Prime Minister Rishi Sunak has made stopping boat arrivals one of his five key priorities after the number of migrants arriving on the south coast of England soared to more than 45,000 last year, with around 90% applying for asylum.
The new legislation will mean anyone who arrives on small boats will be prevented from claiming asylum and deported to so-called safe third countries, Sunak wrote in an article in The Sun newspaper on Tuesday.
"Those arriving on small boats aren’t directly fleeing a war-torn country or facing an imminent threat to life. Instead, they have travelled through safe, European countries before crossing the Channel," he said.
"The fact that they can do so is unfair on those who come here legally and enough is enough ... This new law will send a clear signal that if you come to this country illegally, you will be swiftly removed."
Just under two-thirds of those who arrive on small boats are granted asylum or another form of humanitarian protection, Home Office figures show.
The Refugee Council charity said tens of thousands of genuine refugees who would previously have been granted asylum would be "locked up like criminals" under the plans, which would "shatter" Britain’s commitments under the UN refugee convention.
Anger over immigration in some areas has played a defining role in British politics over the last decade, and was deployed successfully by campaigners as a tool to fuel support for Brexit ahead of the 2016 referendum.
Controlling immigration was the third-most important issue for voters after the economy and the running of the health service, polling by YouGov found in November, with 87% of the public saying the government was handling the issue badly.
While the number of applications for asylum in the UK hit a 20-year high of nearly 75,000 in 2022, they are still below the European Union average. Germany received more than 240,000 asylum applications last year.

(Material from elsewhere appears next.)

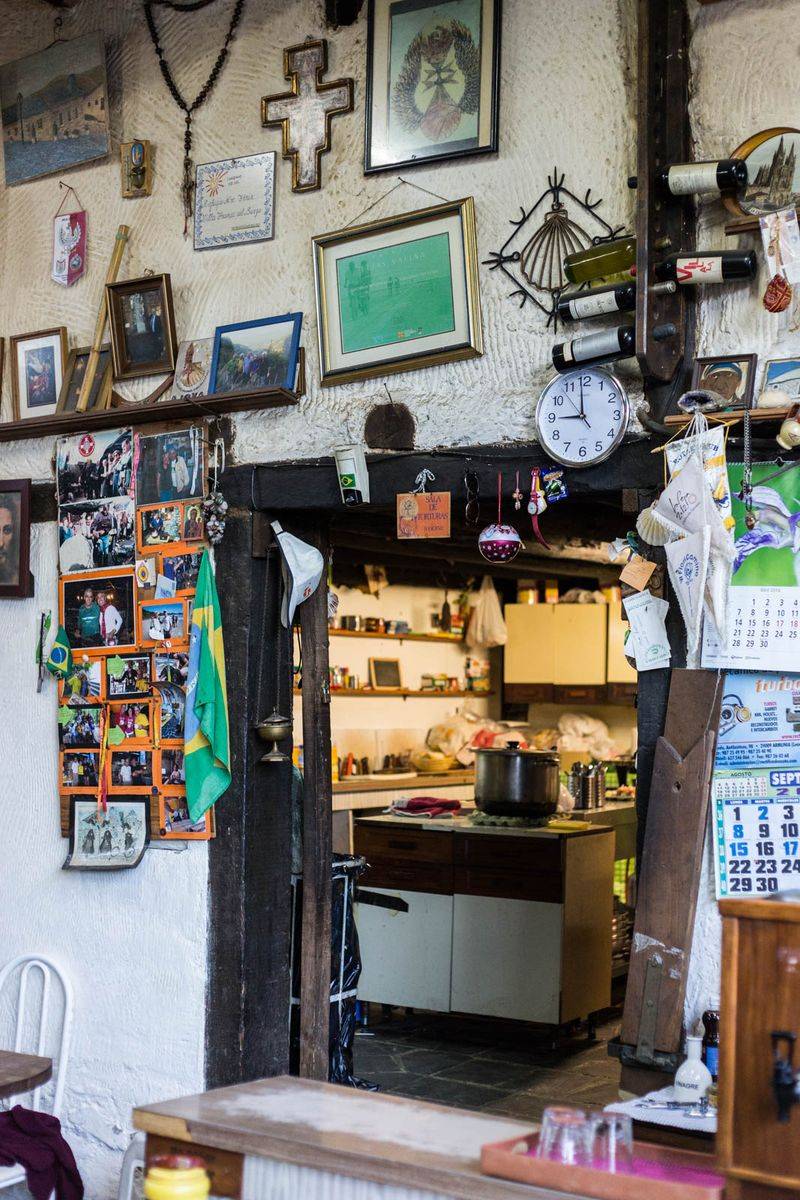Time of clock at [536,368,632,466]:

Opposition parties and charities have questioned whether the latest plans would be any more effective than previous attempts to deter people from making the Channel crossing, which has proved profitable for human traffickers and perilous for migrants. Four drowned in December when their boat capsized.
Last year, former Prime Minister Boris Johnson agreed a deal to send tens of thousands of migrants - many having made the journey from Afghanistan, Syria or other countries torn apart by conflict - more than 4,000 miles away (6,400 km) to Rwanda.
But the first planned deportation flight was blocked in June by a last-minute injunction granted by the European Court of Human Rights (ECHR), and the strategy's lawfulness was subsequently challenged at London's High Court.
The court subsequently ruled it lawful in December, but opponents are seeking to appeal that verdict. It is expected the legal battle will end up in the UK Supreme Court and may not be resolved for months.
Sunak will meet with the French President Emmanuel Macron on Friday when he is expected to ask for more cooperation in tackling the gangs involved in cross-Channel people smuggling.
Once the small-boat crossings have ended, Britain would be prepared to create more legal routes for asylum seekers, Sunak said last year. But he has not said what these will be.